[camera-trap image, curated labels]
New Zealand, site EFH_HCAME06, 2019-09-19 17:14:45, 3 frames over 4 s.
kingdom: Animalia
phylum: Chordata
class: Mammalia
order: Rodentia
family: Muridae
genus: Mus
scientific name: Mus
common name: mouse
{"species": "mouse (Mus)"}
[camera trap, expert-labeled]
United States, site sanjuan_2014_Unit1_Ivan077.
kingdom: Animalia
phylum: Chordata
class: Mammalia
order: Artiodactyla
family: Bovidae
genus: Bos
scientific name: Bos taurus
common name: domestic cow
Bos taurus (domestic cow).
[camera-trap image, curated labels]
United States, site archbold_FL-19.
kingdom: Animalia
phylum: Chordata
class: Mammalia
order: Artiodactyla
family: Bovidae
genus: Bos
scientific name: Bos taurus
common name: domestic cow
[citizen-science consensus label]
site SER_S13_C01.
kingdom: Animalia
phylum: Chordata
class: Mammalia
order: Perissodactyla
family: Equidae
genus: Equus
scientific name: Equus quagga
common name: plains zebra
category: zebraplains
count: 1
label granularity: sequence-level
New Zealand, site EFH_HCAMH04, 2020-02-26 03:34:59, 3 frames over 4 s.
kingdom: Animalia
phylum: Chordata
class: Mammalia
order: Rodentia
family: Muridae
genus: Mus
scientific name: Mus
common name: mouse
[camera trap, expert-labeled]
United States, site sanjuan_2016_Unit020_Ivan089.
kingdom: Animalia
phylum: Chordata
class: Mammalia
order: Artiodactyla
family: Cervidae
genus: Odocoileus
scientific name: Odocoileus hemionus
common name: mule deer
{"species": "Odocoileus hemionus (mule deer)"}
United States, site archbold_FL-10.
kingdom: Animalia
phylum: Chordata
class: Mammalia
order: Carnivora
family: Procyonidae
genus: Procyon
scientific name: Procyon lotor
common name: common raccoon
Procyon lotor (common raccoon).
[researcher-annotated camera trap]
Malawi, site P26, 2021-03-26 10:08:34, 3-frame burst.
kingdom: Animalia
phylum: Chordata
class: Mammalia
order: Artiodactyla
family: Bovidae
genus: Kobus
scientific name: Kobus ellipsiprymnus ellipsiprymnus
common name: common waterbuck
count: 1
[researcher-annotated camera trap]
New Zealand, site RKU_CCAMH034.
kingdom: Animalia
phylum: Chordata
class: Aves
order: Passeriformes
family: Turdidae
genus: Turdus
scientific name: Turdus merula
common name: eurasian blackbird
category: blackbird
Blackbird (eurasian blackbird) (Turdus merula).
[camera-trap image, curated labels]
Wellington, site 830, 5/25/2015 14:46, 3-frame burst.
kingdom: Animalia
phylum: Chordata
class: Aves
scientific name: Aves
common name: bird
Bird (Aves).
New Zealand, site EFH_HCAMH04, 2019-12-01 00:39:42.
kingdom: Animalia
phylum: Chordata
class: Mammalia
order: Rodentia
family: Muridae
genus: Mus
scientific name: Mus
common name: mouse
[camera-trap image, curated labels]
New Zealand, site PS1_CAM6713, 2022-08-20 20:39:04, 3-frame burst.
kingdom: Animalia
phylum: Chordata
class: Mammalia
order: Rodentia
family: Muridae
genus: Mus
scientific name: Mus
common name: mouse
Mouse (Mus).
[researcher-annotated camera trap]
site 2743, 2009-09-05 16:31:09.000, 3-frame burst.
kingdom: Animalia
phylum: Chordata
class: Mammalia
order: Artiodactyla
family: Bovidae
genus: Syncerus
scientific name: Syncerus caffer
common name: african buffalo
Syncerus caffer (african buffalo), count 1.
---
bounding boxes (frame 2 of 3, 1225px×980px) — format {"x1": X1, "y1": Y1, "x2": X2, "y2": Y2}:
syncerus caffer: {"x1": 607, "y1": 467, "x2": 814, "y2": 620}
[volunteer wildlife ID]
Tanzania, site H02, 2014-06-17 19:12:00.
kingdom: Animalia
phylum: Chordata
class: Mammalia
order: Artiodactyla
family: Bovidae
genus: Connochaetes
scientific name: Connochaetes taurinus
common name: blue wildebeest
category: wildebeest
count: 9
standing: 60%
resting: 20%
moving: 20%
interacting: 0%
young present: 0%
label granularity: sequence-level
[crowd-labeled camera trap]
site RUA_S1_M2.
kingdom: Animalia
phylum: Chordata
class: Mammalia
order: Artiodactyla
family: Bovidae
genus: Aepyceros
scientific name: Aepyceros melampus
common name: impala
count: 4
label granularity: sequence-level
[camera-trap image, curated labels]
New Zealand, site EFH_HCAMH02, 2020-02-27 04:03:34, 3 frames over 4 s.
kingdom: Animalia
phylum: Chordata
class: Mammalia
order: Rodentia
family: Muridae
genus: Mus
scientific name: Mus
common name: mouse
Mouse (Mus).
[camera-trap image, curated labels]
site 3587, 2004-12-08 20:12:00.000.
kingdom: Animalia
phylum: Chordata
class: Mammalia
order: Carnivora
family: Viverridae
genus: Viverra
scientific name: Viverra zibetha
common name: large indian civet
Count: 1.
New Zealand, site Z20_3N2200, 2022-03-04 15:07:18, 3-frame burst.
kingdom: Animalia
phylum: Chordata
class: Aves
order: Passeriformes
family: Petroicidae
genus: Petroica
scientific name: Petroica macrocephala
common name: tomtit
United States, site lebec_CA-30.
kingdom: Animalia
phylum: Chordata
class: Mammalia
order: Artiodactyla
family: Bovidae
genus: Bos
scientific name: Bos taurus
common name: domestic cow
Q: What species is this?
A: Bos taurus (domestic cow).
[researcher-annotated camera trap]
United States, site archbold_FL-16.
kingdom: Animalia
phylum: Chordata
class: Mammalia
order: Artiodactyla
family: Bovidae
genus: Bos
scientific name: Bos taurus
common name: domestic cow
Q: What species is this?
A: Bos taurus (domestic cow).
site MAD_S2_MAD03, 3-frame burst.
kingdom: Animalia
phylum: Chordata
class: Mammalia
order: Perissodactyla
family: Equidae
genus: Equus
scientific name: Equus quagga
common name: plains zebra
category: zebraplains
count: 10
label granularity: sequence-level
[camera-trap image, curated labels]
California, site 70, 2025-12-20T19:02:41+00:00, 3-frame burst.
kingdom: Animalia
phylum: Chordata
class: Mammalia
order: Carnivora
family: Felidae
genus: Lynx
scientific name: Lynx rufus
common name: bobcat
..............................
Work item
Set down, exactly as written, each line of the data from its opening line through the one containing "United States, site archbold_FL-10.". Output nothing more.

Exercise response
[camera-trap image, curated labels]
New Zealand, site EFH_HCAME06, 2019-09-19 17:14:45, 3 frames over 4 s.
kingdom: Animalia
phylum: Chordata
class: Mammalia
order: Rodentia
family: Muridae
genus: Mus
scientific name: Mus
common name: mouse
{"species": "mouse (Mus)"}
[camera trap, expert-labeled]
United States, site sanjuan_2014_Unit1_Ivan077.
kingdom: Animalia
phylum: Chordata
class: Mammalia
order: Artiodactyla
family: Bovidae
genus: Bos
scientific name: Bos taurus
common name: domestic cow
Bos taurus (domestic cow).
[camera-trap image, curated labels]
United States, site archbold_FL-19.
kingdom: Animalia
phylum: Chordata
class: Mammalia
order: Artiodactyla
family: Bovidae
genus: Bos
scientific name: Bos taurus
common name: domestic cow
[citizen-science consensus label]
site SER_S13_C01.
kingdom: Animalia
phylum: Chordata
class: Mammalia
order: Perissodactyla
family: Equidae
genus: Equus
scientific name: Equus quagga
common name: plains zebra
category: zebraplains
count: 1
label granularity: sequence-level
New Zealand, site EFH_HCAMH04, 2020-02-26 03:34:59, 3 frames over 4 s.
kingdom: Animalia
phylum: Chordata
class: Mammalia
order: Rodentia
family: Muridae
genus: Mus
scientific name: Mus
common name: mouse
[camera trap, expert-labeled]
United States, site sanjuan_2016_Unit020_Ivan089.
kingdom: Animalia
phylum: Chordata
class: Mammalia
order: Artiodactyla
family: Cervidae
genus: Odocoileus
scientific name: Odocoileus hemionus
common name: mule deer
{"species": "Odocoileus hemionus (mule deer)"}
United States, site archbold_FL-10.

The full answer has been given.